La oración es el corazón de la vida de la Comunidad de Sant’Egidio, su primera “obra”. Cuando termina el día todas las Comunidades, tanto si son grandes como si son pequeñas, se reúnen alrededor del Señor para escuchar su Palabra y dirigirse a Él en su invocación. Los discípulos no pueden sino estar a los pies de Jesús, como María de Betania, para elegir la “mejor parte” (Lc 10,42) y aprender de Él sus mismos sentimientos (cfr. Flp 2,5).

Siempre que la Comunidad vuelve al Señor, hace suya la súplica del discípulo anónimo: “¡Señor, enséñanos a orar” (Lc 11,1). Y Jesús, maestro de oración, continúa contestando: “Cuando oréis, decid: Abbá, Padre”.

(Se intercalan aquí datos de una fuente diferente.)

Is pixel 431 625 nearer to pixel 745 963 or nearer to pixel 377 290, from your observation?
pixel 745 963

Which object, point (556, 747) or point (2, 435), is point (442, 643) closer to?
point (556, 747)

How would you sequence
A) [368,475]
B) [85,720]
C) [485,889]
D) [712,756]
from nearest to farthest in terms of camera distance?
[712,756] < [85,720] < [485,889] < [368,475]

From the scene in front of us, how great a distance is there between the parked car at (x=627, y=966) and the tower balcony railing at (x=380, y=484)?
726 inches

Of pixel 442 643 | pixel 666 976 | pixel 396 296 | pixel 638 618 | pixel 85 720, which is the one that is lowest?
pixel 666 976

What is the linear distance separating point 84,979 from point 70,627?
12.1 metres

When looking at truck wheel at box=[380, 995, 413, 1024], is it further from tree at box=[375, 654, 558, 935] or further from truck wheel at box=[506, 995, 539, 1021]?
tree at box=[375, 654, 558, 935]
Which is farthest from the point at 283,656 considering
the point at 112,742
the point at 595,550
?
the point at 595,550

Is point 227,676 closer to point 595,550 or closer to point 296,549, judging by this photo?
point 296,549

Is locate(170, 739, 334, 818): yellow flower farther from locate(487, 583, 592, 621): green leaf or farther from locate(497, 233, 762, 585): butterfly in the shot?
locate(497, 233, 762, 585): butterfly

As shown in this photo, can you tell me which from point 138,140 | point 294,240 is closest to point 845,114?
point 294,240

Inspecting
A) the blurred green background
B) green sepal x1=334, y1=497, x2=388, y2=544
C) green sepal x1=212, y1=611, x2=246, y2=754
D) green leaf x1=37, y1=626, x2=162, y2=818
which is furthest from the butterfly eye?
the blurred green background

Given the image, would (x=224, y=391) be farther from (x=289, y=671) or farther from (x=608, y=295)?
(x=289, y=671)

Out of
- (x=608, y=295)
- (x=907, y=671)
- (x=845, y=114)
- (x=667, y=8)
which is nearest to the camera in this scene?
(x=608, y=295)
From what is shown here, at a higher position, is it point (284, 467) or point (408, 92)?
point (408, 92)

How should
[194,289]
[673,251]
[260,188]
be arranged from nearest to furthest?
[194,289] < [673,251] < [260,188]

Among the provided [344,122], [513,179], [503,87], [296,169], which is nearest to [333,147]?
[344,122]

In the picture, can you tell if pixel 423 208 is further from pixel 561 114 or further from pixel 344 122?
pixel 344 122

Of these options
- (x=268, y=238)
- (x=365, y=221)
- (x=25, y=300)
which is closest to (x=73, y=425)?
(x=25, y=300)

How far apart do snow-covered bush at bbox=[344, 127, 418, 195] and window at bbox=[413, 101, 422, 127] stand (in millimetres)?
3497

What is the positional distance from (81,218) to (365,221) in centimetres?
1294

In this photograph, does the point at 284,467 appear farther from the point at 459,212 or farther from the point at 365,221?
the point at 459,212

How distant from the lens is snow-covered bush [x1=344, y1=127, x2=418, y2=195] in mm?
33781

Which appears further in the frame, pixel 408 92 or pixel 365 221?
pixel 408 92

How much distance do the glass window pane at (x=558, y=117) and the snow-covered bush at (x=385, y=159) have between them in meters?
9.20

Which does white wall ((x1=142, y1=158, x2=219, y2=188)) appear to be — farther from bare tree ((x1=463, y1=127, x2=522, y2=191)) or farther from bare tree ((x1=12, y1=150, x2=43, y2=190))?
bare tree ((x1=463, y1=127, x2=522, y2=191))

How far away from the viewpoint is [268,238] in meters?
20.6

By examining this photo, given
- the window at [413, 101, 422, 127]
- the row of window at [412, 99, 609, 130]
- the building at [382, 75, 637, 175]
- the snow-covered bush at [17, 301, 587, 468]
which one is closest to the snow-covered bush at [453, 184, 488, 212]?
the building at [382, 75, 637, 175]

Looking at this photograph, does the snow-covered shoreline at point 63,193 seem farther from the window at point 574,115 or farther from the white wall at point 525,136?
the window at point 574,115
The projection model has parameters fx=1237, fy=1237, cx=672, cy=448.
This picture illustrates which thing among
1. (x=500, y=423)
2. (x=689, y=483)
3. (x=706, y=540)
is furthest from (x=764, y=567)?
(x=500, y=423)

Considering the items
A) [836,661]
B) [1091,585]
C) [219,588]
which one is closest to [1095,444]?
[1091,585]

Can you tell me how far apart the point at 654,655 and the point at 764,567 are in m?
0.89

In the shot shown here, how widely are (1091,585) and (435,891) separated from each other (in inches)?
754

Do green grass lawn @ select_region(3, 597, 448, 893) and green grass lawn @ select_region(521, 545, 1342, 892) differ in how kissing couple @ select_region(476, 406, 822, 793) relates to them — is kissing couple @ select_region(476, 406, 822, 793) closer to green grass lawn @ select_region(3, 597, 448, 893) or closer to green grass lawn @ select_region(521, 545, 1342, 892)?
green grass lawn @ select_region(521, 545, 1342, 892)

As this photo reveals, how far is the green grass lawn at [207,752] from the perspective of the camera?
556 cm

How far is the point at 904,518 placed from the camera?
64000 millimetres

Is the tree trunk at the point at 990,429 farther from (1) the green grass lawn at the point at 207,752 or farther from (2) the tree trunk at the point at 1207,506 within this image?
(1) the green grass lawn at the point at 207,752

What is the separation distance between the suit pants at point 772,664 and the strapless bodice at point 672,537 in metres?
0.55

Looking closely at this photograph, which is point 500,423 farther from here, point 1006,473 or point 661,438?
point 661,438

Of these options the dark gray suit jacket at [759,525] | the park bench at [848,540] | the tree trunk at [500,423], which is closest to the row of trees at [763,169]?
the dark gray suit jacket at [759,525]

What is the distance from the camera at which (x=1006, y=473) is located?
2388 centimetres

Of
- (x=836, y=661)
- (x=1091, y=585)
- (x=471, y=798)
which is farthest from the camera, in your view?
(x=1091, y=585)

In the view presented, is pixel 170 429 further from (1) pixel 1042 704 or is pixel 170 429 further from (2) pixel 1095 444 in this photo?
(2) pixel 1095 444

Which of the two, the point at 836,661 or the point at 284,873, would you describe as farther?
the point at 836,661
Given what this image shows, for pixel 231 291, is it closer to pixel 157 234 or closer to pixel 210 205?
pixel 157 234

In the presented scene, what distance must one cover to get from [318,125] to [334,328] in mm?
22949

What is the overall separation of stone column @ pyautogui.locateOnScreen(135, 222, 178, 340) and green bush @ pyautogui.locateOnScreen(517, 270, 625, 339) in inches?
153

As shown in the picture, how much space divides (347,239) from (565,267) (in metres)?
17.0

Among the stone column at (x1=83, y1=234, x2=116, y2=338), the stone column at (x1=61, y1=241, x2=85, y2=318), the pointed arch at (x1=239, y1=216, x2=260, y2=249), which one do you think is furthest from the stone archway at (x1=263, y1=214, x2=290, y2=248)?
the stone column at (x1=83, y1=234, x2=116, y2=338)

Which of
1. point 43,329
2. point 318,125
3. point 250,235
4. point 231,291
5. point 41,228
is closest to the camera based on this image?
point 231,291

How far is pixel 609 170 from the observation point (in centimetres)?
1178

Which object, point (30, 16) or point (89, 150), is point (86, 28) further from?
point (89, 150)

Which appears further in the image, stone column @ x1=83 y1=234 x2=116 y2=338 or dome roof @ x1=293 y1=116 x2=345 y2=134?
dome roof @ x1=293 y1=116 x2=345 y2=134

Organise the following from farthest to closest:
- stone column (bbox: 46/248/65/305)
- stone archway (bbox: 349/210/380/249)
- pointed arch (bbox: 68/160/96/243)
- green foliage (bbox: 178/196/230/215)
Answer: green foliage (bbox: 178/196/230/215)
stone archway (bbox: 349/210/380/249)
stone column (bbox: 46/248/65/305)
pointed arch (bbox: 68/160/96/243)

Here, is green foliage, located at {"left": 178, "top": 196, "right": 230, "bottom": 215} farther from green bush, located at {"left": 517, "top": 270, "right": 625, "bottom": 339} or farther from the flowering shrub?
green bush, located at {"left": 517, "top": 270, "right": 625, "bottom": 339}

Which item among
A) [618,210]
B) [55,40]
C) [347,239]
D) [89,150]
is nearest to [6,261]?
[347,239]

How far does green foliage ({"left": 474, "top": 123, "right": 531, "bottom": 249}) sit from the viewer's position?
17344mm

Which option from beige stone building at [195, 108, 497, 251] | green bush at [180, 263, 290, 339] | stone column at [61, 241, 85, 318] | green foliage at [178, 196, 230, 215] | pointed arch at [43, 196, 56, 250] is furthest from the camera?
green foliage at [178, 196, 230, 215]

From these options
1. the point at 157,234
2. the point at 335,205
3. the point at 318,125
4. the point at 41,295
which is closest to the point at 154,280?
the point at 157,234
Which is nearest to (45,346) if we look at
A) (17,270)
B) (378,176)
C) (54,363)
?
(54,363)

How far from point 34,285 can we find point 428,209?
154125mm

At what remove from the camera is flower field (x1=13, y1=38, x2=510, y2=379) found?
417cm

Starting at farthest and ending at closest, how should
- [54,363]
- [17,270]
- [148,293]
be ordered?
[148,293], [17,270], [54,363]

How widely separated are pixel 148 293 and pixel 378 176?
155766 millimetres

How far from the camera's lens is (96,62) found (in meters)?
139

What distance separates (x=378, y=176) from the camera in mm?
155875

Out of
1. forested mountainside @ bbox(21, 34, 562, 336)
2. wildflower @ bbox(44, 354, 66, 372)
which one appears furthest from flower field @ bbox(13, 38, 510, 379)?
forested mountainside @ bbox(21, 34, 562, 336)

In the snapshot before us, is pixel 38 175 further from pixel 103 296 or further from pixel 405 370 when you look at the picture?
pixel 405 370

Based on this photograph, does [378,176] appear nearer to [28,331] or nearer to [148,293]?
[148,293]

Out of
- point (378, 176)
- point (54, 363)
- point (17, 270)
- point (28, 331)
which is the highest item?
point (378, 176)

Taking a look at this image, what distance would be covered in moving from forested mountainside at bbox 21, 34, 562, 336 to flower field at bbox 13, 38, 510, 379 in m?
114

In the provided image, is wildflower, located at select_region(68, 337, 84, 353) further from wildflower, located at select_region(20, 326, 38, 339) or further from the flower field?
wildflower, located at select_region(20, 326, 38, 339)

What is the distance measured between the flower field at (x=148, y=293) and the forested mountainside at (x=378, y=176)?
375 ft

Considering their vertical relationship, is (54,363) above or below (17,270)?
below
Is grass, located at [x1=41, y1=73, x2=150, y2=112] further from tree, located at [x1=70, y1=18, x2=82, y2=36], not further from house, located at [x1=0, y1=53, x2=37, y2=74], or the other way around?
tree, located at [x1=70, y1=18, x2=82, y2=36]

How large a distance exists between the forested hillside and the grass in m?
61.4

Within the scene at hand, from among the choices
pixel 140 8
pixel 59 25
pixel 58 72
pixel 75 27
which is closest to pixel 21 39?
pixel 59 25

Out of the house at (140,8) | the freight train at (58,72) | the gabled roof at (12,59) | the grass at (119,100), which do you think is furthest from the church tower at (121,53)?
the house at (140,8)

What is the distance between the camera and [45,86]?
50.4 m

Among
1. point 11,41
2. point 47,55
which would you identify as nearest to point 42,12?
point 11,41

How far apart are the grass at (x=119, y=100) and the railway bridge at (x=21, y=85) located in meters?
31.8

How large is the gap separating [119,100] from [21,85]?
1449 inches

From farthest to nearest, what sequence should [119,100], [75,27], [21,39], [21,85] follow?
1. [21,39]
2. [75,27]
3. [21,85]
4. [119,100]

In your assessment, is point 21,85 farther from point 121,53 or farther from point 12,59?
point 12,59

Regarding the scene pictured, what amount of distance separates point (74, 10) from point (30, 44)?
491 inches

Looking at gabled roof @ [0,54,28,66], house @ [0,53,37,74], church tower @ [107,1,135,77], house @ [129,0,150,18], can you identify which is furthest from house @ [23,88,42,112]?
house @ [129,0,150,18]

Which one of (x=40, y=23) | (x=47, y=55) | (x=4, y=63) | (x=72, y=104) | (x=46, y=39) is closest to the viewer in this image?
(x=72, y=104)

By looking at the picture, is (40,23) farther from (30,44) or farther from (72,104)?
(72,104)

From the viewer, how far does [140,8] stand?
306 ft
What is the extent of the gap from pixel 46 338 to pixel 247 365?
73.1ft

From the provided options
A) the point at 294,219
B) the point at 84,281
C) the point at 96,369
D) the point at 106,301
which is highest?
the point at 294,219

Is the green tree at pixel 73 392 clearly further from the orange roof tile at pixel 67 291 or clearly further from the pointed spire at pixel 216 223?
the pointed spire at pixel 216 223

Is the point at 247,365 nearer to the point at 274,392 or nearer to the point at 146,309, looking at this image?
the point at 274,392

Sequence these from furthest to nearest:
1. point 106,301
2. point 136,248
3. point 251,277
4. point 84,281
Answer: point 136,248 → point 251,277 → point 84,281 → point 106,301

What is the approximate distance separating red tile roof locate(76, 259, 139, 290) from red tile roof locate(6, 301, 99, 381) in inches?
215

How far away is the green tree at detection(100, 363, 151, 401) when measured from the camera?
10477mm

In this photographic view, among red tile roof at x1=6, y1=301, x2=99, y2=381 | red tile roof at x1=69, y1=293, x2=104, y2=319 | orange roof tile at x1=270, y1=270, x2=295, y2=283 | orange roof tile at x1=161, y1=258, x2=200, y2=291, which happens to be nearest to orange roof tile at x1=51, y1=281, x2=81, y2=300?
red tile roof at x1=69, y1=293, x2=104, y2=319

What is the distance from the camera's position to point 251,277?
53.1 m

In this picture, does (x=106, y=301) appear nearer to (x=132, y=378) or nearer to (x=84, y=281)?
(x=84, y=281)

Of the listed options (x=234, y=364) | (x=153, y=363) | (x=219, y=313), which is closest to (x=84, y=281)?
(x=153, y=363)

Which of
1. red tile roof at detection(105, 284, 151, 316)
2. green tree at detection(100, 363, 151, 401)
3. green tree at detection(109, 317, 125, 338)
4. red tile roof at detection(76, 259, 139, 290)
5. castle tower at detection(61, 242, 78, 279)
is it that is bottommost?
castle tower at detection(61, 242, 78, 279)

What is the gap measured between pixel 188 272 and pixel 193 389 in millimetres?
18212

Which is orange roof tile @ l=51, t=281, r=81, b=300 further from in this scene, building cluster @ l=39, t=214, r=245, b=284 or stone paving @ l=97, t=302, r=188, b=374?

Cuando oramos, aunque lo hagamos dentro de nuestro corazón, nunca estamos aislados ni somos huérfanos, porque somos en todo momento miembros de la familia del Señor. En la oración común se ve claramente, además del misterio de la filiación, el de la fraternidad.

Las Comunidades de Sant'Egidio que hay por el mundo se reúnen en los distintos lugares que destinan a la oración y presentan al Señor las esperanzas y los dolores de los hombres y mujeres “vejados y abatidos” de los que habla el Evangelio (Mt 9,37). En aquella gente de entonces se incluyen los habitantes de las ciudades contemporáneas, los pobres que son marginados de la vida, todos aquellos que esperan que alguien les contrate (cfr. Mt 20).

La oración común recoge el grito, la aspiración, el deseo de paz, de curación, de sentido de la vida y de salvación que hay en los hombres y las mujeres de este mundo. La oración nunca es vacía. Sube incesante al Señor para que el llanto se transforme en alegría, la desesperación en felicidad, la angustia en esperanza y la soledad en comunión. Y para que el Reino de Dios llegue pronto a los hombres.